On Learning Parallel Pancakes with Mostly Uniform Weights
This addresses the computational hardness of learning structured Gaussian mixtures for theoretical machine learning, with incremental contributions to understanding weight distribution effects.
The paper tackled the complexity of learning Gaussian mixture models with structural assumptions, showing that a quasi-polynomial upper bound for mixtures with uniform weights is essentially optimal via an SQ lower bound, and provided a quasi-polynomial upper bound for testing when most weights are uniform.

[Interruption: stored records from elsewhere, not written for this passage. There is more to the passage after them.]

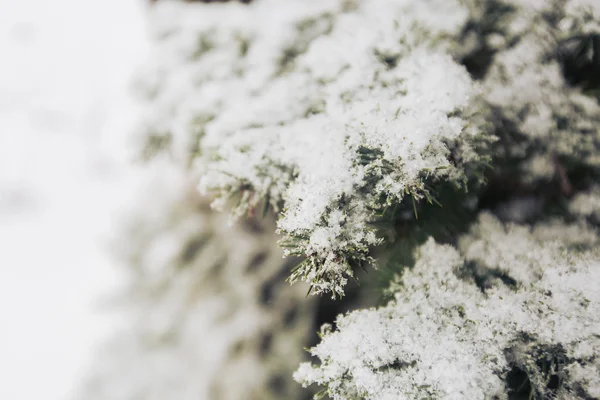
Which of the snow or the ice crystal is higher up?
the snow

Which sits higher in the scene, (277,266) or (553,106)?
(553,106)

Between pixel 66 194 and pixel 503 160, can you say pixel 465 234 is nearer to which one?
pixel 503 160

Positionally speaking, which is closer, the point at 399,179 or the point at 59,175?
the point at 399,179

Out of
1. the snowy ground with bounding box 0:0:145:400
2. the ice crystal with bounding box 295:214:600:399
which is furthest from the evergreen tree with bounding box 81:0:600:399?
the snowy ground with bounding box 0:0:145:400

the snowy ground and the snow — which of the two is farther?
the snowy ground

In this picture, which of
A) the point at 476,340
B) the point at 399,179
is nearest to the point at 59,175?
the point at 399,179

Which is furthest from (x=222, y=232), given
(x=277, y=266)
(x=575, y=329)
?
(x=575, y=329)

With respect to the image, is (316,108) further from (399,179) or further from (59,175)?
(59,175)

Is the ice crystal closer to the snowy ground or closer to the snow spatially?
the snow
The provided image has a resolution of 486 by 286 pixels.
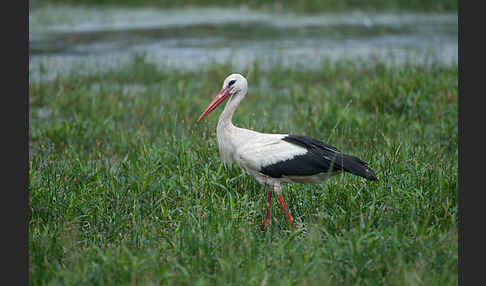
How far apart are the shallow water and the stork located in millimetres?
5992

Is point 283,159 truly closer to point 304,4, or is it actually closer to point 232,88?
point 232,88

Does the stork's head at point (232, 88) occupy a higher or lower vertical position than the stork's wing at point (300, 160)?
higher

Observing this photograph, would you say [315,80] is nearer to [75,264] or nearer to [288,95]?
[288,95]

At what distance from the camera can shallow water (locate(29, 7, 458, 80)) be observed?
11.3 metres

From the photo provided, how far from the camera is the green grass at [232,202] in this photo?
327cm

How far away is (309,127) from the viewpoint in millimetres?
6633

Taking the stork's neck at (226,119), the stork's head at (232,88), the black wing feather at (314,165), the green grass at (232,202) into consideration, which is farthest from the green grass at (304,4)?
the black wing feather at (314,165)

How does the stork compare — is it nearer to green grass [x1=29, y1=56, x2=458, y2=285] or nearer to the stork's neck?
the stork's neck

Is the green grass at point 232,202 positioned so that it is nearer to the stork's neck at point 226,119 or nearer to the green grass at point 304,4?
the stork's neck at point 226,119

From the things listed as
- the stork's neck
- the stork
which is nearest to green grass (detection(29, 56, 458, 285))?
the stork

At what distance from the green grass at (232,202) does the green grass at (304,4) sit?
11881 mm

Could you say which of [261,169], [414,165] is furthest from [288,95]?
[261,169]

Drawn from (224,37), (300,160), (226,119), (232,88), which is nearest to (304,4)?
(224,37)

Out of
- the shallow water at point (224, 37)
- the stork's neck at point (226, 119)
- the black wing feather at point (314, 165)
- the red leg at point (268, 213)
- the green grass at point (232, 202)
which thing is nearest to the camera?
the green grass at point (232, 202)
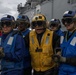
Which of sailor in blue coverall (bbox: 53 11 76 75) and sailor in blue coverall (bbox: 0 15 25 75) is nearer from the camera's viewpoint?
sailor in blue coverall (bbox: 53 11 76 75)

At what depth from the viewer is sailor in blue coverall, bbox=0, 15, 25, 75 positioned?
3920mm

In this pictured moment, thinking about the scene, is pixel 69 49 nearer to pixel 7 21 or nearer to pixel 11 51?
pixel 11 51

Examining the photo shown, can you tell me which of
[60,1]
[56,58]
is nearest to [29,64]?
[56,58]

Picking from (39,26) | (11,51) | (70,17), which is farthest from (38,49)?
(70,17)

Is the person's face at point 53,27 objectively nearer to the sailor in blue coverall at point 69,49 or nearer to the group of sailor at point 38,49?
the group of sailor at point 38,49

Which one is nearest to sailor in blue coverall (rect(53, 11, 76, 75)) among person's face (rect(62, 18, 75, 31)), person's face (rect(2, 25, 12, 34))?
person's face (rect(62, 18, 75, 31))

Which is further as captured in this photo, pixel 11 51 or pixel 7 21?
pixel 7 21

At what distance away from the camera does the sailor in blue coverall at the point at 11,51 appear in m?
3.92

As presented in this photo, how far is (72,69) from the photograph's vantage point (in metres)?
3.72

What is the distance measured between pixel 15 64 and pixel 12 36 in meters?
0.40

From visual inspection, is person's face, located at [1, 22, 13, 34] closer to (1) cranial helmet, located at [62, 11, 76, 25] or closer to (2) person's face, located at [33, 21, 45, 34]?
(2) person's face, located at [33, 21, 45, 34]

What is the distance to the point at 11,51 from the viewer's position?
3918 mm

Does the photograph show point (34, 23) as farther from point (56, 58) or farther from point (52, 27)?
point (52, 27)

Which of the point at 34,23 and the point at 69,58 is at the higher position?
the point at 34,23
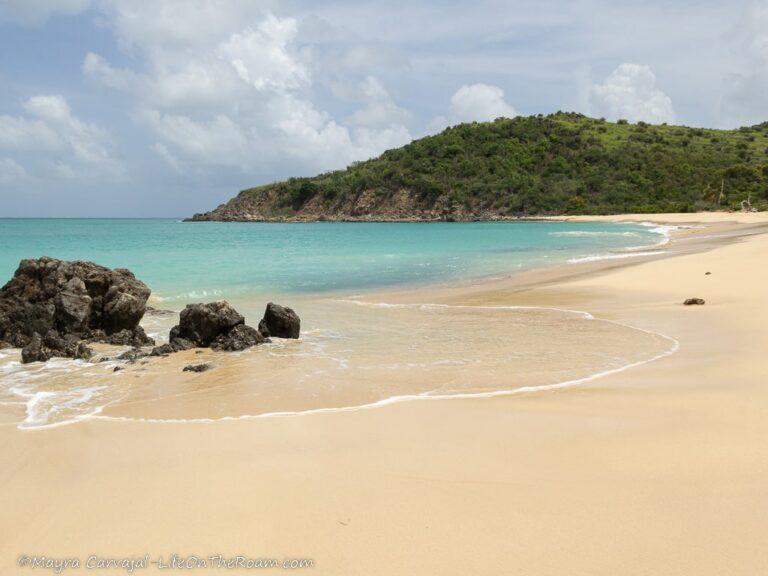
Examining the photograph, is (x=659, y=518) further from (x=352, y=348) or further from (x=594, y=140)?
(x=594, y=140)

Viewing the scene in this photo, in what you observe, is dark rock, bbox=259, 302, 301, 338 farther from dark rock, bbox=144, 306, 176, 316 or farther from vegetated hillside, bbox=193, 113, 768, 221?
vegetated hillside, bbox=193, 113, 768, 221

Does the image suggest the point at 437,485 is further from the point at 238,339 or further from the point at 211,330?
the point at 211,330

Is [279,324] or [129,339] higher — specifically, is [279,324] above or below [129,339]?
above

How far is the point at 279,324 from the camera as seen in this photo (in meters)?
10.5

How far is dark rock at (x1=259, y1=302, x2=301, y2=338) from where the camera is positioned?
34.5ft

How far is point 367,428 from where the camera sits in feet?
17.3

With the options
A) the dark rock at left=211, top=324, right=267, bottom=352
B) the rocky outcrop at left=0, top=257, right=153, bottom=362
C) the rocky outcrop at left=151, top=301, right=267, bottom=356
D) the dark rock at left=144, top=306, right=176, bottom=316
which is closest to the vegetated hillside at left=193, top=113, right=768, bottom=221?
the dark rock at left=144, top=306, right=176, bottom=316

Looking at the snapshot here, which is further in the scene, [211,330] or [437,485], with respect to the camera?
[211,330]

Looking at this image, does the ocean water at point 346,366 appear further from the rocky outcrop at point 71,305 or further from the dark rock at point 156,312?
the rocky outcrop at point 71,305

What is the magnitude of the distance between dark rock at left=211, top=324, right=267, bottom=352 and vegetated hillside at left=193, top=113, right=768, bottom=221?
266 ft

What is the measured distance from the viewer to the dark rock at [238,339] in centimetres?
977

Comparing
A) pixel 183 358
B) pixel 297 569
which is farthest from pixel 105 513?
pixel 183 358

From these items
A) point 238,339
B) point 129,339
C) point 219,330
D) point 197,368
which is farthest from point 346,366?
point 129,339

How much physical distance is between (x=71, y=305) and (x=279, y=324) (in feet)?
12.8
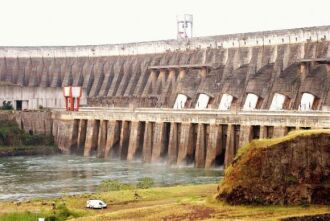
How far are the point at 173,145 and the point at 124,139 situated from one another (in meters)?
8.92

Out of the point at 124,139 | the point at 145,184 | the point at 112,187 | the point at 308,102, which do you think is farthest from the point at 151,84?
the point at 112,187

We study the complexity of learning $k$-mixtures of Gaussians ($k$-GMMs) on $\mathbb{R}^d$. This task is known to have complexity $d^{Ω(k)}$ in full generality. To circumvent this exponential lower bound on the number of components, research has focused on learning families of GMMs satisfying additional structural properties. A natural assumption posits that the component weights are not exponentially small and that the components have the same unknown covariance. Recent work gave a $d^{O(\log(1/w_{\min}))}$-time algorithm for this class of GMMs, where $w_{\min}$ is the minimum weight. Our first main result is a Statistical Query (SQ) lower bound showing that this quasi-polynomial upper bound is essentially best possible, even for the special case of uniform weights. Specifically, we show that it is SQ-hard to distinguish between such a mixture and the standard Gaussian. We further explore how the distribution of weights affects the complexity of this task. Our second main result is a quasi-polynomial upper bound for the aforementioned testing task when most of the weights are uniform while a small fraction of the weights are potentially arbitrary.